- **TASK GOAL**:
Your answer must be an exact transcription of every entry.

(Extracted page text data)

---+---

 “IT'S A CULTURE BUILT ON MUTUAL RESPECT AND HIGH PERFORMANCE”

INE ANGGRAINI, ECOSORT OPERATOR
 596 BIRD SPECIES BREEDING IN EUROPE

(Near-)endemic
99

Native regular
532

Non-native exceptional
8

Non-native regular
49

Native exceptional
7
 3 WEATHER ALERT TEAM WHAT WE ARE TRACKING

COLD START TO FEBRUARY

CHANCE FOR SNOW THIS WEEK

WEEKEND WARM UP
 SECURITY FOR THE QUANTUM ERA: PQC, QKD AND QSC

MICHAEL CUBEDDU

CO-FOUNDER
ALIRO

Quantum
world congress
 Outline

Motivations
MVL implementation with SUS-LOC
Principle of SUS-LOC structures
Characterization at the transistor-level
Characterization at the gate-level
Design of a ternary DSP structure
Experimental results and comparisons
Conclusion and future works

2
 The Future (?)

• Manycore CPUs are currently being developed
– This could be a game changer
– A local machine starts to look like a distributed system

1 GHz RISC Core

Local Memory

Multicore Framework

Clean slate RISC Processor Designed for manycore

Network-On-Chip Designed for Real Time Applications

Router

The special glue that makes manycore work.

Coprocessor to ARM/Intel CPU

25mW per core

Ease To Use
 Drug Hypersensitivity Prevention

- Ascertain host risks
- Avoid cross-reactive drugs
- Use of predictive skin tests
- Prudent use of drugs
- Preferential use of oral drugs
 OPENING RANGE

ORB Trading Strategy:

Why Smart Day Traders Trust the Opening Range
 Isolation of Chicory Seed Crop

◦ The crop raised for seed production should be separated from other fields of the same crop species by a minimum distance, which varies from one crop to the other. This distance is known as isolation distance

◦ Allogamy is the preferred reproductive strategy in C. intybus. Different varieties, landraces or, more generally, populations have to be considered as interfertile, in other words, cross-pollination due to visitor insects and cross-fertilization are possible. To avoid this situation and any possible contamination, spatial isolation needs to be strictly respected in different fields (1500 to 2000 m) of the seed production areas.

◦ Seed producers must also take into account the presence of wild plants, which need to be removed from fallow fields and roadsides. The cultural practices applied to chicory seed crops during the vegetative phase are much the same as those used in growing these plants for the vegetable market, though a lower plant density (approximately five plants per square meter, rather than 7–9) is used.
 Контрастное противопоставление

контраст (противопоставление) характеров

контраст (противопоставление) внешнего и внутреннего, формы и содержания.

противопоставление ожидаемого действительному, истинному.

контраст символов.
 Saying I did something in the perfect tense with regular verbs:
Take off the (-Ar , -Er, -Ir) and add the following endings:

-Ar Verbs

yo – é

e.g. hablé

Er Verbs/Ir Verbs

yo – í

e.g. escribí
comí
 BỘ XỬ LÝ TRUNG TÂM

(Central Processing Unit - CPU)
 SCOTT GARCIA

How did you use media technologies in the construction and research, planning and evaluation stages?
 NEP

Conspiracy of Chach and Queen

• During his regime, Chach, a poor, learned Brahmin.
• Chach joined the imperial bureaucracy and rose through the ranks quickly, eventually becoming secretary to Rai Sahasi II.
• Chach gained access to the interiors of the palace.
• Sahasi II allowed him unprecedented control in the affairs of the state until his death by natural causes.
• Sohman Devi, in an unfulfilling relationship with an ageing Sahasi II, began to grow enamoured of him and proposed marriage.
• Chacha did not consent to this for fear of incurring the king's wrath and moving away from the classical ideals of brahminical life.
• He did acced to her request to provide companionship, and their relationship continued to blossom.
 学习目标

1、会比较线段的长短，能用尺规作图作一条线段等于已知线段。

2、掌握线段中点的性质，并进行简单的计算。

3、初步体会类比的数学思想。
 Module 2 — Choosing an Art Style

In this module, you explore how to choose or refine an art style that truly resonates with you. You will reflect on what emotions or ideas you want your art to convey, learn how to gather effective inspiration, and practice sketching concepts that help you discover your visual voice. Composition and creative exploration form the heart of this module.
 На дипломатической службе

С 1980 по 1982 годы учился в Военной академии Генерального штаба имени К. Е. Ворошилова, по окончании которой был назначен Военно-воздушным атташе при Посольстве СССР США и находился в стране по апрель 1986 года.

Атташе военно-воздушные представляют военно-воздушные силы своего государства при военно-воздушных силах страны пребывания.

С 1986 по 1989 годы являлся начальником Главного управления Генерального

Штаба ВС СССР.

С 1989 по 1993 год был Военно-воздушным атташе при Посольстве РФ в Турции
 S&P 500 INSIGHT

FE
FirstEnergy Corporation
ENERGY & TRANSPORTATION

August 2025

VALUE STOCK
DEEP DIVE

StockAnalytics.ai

---+---

- **RESPONSE AREA**:
 “IT'S A CULTURE BUILT ON MUTUAL RESPECT AND HIGH PERFORMANCE”

INE ANGGRAINI, ECOSORT OPERATOR
 596 BIRD SPECIES BREEDING IN EUROPE

(Near-)endemic
99

Native regular
532

Non-native exceptional
8

Non-native regular
49

Native exceptional
7
 3 WEATHER ALERT TEAM WHAT WE ARE TRACKING

COLD START TO FEBRUARY

CHANCE FOR SNOW THIS WEEK

WEEKEND WARM UP
 SECURITY FOR THE QUANTUM ERA: PQC, QKD AND QSC

MICHAEL CUBEDDU

CO-FOUNDER
ALIRO

Quantum
world congress
 Outline

Motivations
MVL implementation with SUS-LOC
Principle of SUS-LOC structures
Characterization at the transistor-level
Characterization at the gate-level
Design of a ternary DSP structure
Experimental results and comparisons
Conclusion and future works

2
 The Future (?)

• Manycore CPUs are currently being developed
– This could be a game changer
– A local machine starts to look like a distributed system

1 GHz RISC Core

Local Memory

Multicore Framework

Clean slate RISC Processor Designed for manycore

Network-On-Chip Designed for Real Time Applications

Router

The special glue that makes manycore work.

Coprocessor to ARM/Intel CPU

25mW per core

Ease To Use
 Drug Hypersensitivity Prevention

- Ascertain host risks
- Avoid cross-reactive drugs
- Use of predictive skin tests
- Prudent use of drugs
- Preferential use of oral drugs
 OPENING RANGE

ORB Trading Strategy:

Why Smart Day Traders Trust the Opening Range
 Isolation of Chicory Seed Crop

◦ The crop raised for seed production should be separated from other fields of the same crop species by a minimum distance, which varies from one crop to the other. This distance is known as isolation distance

◦ Allogamy is the preferred reproductive strategy in C. intybus. Different varieties, landraces or, more generally, populations have to be considered as interfertile, in other words, cross-pollination due to visitor insects and cross-fertilization are possible. To avoid this situation and any possible contamination, spatial isolation needs to be strictly respected in different fields (1500 to 2000 m) of the seed production areas.

◦ Seed producers must also take into account the presence of wild plants, which need to be removed from fallow fields and roadsides. The cultural practices applied to chicory seed crops during the vegetative phase are much the same as those used in growing these plants for the vegetable market, though a lower plant density (approximately five plants per square meter, rather than 7–9) is used.
 Контрастное противопоставление

контраст (противопоставление) характеров

контраст (противопоставление) внешнего и внутреннего, формы и содержания.

противопоставление ожидаемого действительному, истинному.

контраст символов.
 Saying I did something in the perfect tense with regular verbs:
Take off the (-Ar , -Er, -Ir) and add the following endings:

-Ar Verbs

yo – é

e.g. hablé

Er Verbs/Ir Verbs

yo – í

e.g. escribí
comí
 BỘ XỬ LÝ TRUNG TÂM

(Central Processing Unit - CPU)
 SCOTT GARCIA

How did you use media technologies in the construction and research, planning and evaluation stages?
 NEP

Conspiracy of Chach and Queen

• During his regime, Chach, a poor, learned Brahmin.
• Chach joined the imperial bureaucracy and rose through the ranks quickly, eventually becoming secretary to Rai Sahasi II.
• Chach gained access to the interiors of the palace.
• Sahasi II allowed him unprecedented control in the affairs of the state until his death by natural causes.
• Sohman Devi, in an unfulfilling relationship with an ageing Sahasi II, began to grow enamoured of him and proposed marriage.
• Chacha did not consent to this for fear of incurring the king's wrath and moving away from the classical ideals of brahminical life.
• He did acced to her request to provide companionship, and their relationship continued to blossom.
 学习目标

1、会比较线段的长短，能用尺规作图作一条线段等于已知线段。

2、掌握线段中点的性质，并进行简单的计算。

3、初步体会类比的数学思想。
 Module 2 — Choosing an Art Style

In this module, you explore how to choose or refine an art style that truly resonates with you. You will reflect on what emotions or ideas you want your art to convey, learn how to gather effective inspiration, and practice sketching concepts that help you discover your visual voice. Composition and creative exploration form the heart of this module.
 На дипломатической службе

С 1980 по 1982 годы учился в Военной академии Генерального штаба имени К. Е. Ворошилова, по окончании которой был назначен Военно-воздушным атташе при Посольстве СССР США и находился в стране по апрель 1986 года.

Атташе военно-воздушные представляют военно-воздушные силы своего государства при военно-воздушных силах страны пребывания.

С 1986 по 1989 годы являлся начальником Главного управления Генерального

Штаба ВС СССР.

С 1989 по 1993 год был Военно-воздушным атташе при Посольстве РФ в Турции
 S&P 500 INSIGHT

FE
FirstEnergy Corporation
ENERGY & TRANSPORTATION

August 2025

VALUE STOCK
DEEP DIVE

StockAnalytics.ai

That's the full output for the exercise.